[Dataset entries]
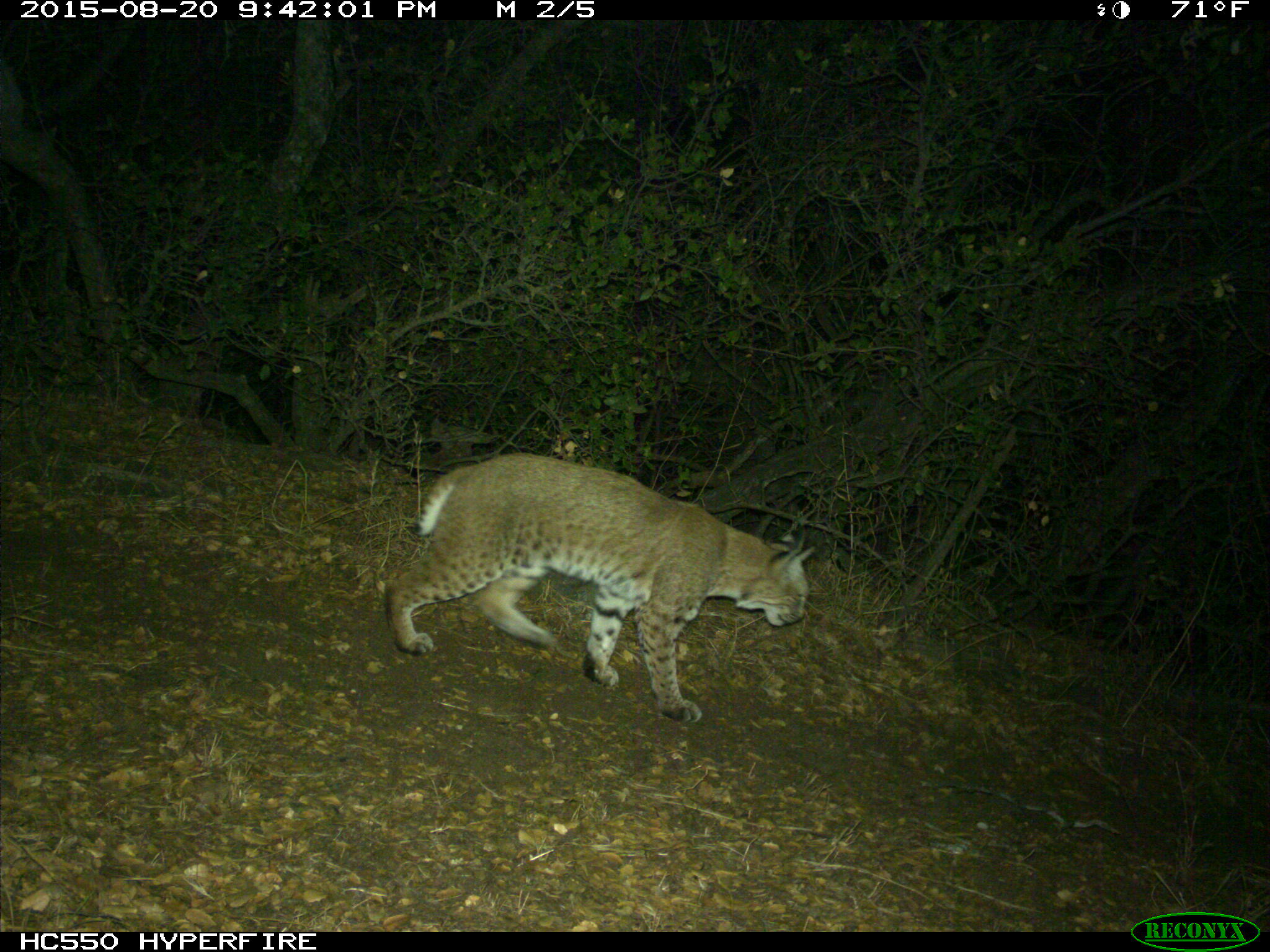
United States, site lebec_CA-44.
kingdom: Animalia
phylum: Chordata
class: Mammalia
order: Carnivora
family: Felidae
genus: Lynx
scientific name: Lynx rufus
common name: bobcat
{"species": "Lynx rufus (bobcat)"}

--

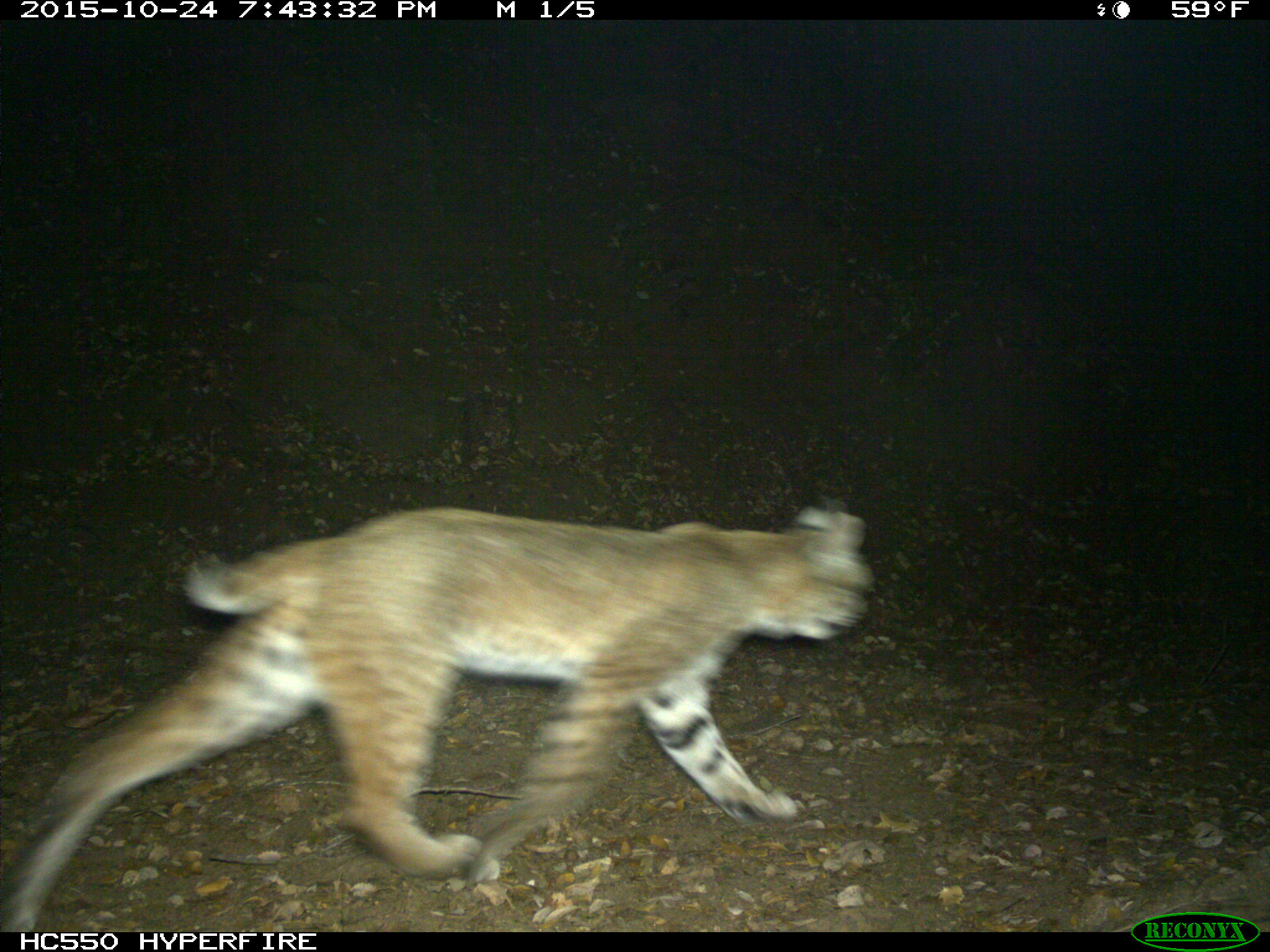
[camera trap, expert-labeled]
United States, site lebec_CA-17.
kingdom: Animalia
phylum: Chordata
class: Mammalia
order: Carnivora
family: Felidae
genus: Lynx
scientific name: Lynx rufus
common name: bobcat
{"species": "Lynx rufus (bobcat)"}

Instructions to follow: Return each line of the data that contains the string "United".

Solution below:
United States, site lebec_CA-44.
United States, site lebec_CA-17.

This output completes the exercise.